**** Text section ****

Działdowo County (powiat działdowski) is a unit of territorial administration and local government (powiat) in Warmian-Masurian Voivodeship, northern Poland. It came into being on January 1, 1999, as a result of the Polish local government reforms passed in 1998. Its administrative seat and largest town is Działdowo, which lies 65 km south of the regional capital Olsztyn. The only other town in the county is Lidzbark, lying 25 km west of Działdowo. (This should not be confused with Lidzbark Warmiński, another town in Warmian-Masurian Voivodeship, which is the seat of Lidzbark County.)

The county covers an area of 953.18 km2. As of 2019 its total population is 65,288, out of which the population of Działdowo is 21,279, that of Lidzbark is 7,794, and the rural population is 36,215.

==Neighbouring counties==
Działdowo County is bordered by Ostróda County to the north, Nidzica County to the north-east, Mława County to the south-east, Żuromin County to the south-west, Brodnica County and Nowe Miasto County to the west, and Iława County to the north-west.

****

What you need to do: In the Działdowo County text, how far from Działdowo does Lidzbark lie, and in what direction?

**** Dataset entries ****

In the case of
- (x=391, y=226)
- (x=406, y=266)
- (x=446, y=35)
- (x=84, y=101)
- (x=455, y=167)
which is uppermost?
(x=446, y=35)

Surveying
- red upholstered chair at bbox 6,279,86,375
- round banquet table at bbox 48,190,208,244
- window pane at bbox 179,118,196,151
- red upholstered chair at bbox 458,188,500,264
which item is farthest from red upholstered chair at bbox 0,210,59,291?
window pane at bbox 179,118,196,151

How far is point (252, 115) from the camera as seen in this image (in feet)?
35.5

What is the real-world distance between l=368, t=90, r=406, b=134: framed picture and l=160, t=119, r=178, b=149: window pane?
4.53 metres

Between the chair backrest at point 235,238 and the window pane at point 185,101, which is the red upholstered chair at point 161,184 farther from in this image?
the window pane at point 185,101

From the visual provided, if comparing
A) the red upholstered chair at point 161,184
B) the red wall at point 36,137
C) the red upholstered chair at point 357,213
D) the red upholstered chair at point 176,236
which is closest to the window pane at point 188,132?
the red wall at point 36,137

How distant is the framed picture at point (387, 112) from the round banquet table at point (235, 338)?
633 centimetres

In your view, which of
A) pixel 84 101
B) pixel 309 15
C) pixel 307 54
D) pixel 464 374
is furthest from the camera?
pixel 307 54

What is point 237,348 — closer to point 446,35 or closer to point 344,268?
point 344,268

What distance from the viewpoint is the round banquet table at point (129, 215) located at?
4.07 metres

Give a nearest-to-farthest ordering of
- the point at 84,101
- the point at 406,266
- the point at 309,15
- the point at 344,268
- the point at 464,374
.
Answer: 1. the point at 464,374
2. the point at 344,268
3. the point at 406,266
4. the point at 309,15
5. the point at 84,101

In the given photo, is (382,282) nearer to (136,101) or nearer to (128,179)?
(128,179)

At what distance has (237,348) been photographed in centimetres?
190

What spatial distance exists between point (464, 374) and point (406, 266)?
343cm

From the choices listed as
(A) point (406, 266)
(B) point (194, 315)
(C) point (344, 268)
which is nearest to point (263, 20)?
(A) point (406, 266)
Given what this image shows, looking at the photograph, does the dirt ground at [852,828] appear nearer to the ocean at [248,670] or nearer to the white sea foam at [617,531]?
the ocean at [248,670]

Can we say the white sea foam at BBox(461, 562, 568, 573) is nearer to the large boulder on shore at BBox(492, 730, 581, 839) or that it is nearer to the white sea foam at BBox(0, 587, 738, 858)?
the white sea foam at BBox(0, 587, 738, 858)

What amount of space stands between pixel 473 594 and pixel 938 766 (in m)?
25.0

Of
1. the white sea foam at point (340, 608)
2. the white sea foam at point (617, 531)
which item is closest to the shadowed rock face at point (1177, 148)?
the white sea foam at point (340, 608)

****

Result: 25 km west of Działdowo.